Он заставил себя встать. Боже, голова разрывается.
- Можем мы вести себя цивилизованно? Или я вынуждена буду прибегнуть к крайним мерам?
Он поискал в кармане куртки ключи.
- Ответь же мне!
В кармане куртки пусто.
- Ты это ищешь?
И она убежала, а он, рванувшись следом, поскользнулся на мокрой бетонной ступеньке, хотел ухватиться за каменные перила, ухватился неудачно, ободрал с тыльной стороны ладонь.
- Уверен, что без этого не обойтись, чувак?
- Я же сказал: я все оплачу.
- Не в том дело, чувак, но ты ведешь себя… э-э… - Подбирая слово, Ланс загреб пальцами воздух, но слова так и не нашел.
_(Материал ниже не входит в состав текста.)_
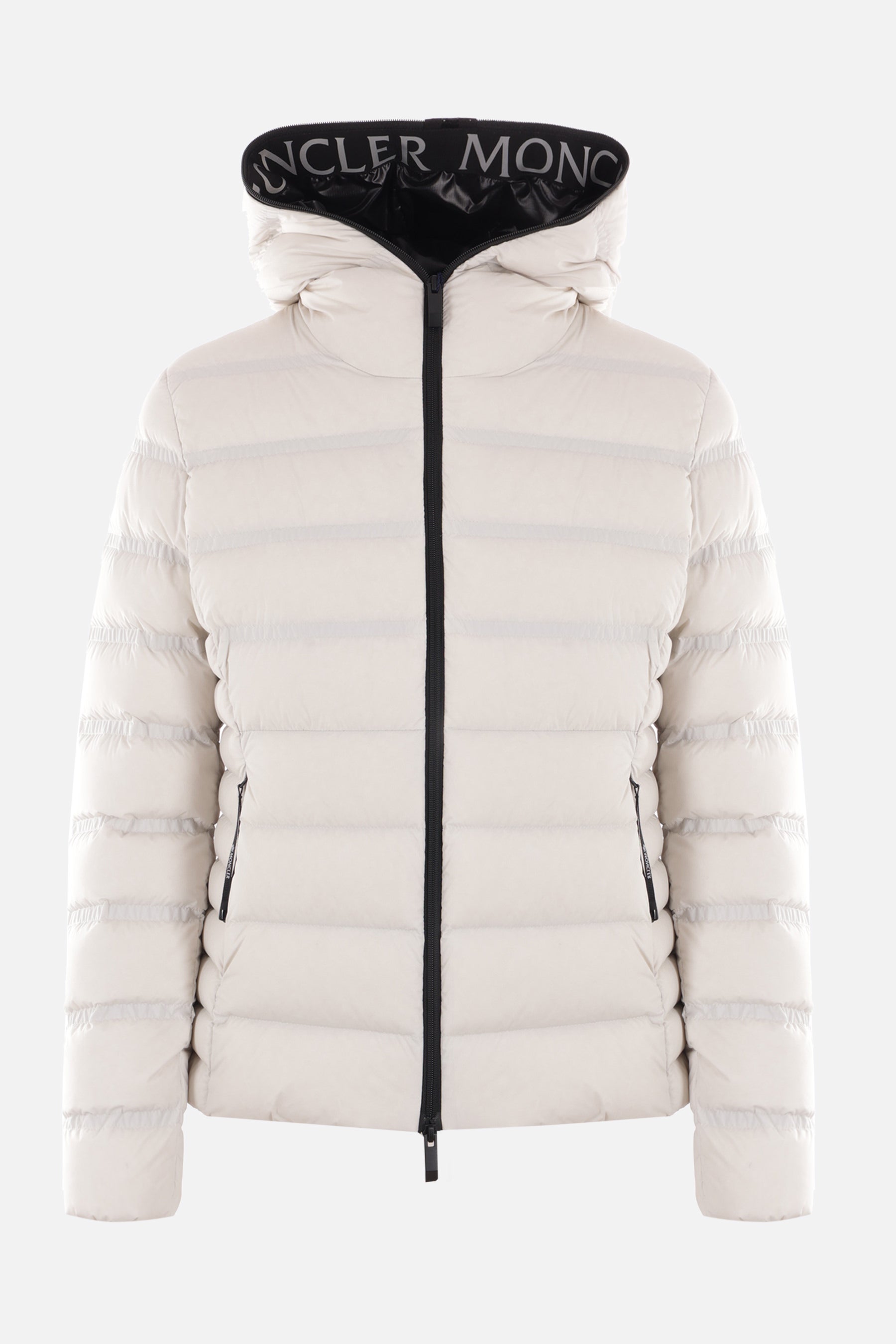 Alete quilted nylon down jacket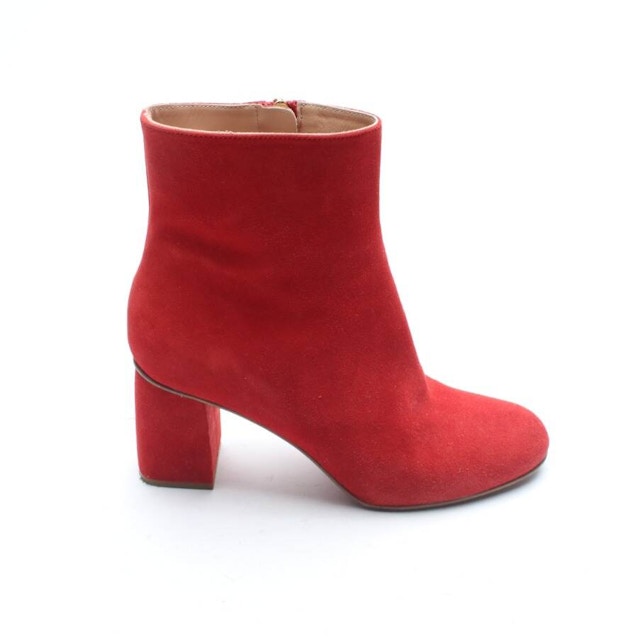 Image 1 of Ankle Boots EUR 39 Red | Vite EnVogue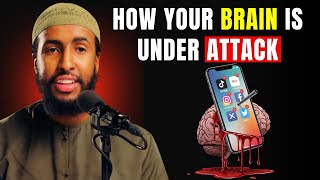 Hoe sociale media stilletjes je intellect vernietigen || Ustadh Abdulrahman Hassan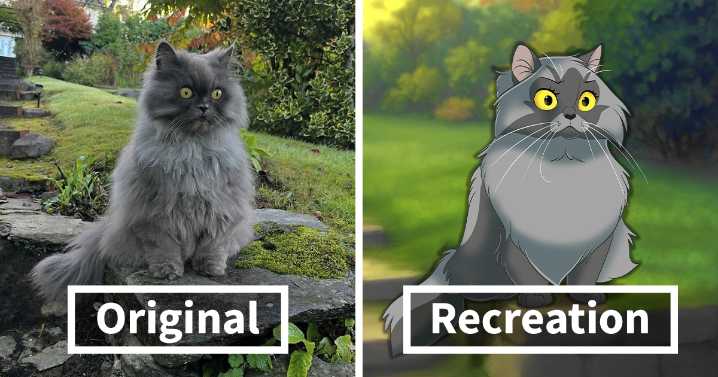 These 25 Pet Portraits Are Straight Out Of A Fairy Tale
- Они забрали мое удостоверение и ключи, - повторил Джона.
Слесарь кивнул:
- Лучше подстраховаться.
- Это самый у вас надежный?
- "Медеко". Разве что Супермен вскроет.
- Чувак, это ж ты и есть.
Триста девятнадцать долларов, с оплатой внеурочной работы. С каким удовольствием Джона выписал чек!
- Я буду накидывать цепочку, если останусь один, - предупредил он Ланса.
- И как я попаду домой?
- Перед сном я сниму цепочку. Или нет, лучше подожду, пока ты не вернешься.
- Ты все-таки малость…
- Лучше подстраховаться.
- Они это твердят, чтоб мы покупали их замки и цепочки. Просто реклама, чувак.
- Если заметишь слежку, в дом не заходи. Обойди вокруг квартала. И вообще будь настороже, не расслабляйся.
Ланс вытаращился:
- Да ты че… Ладно, ладно, чувак, не пыхти, буду настороже… Слышь, а что у тебя с физиономией?
- Я же сказал, они меня ударили. Нужно лед приложить, и все пройдет.
- Может, стоит сходить в…
- Я знаю, что нужно, Ланс. Мне нужно отдохнуть , ясно?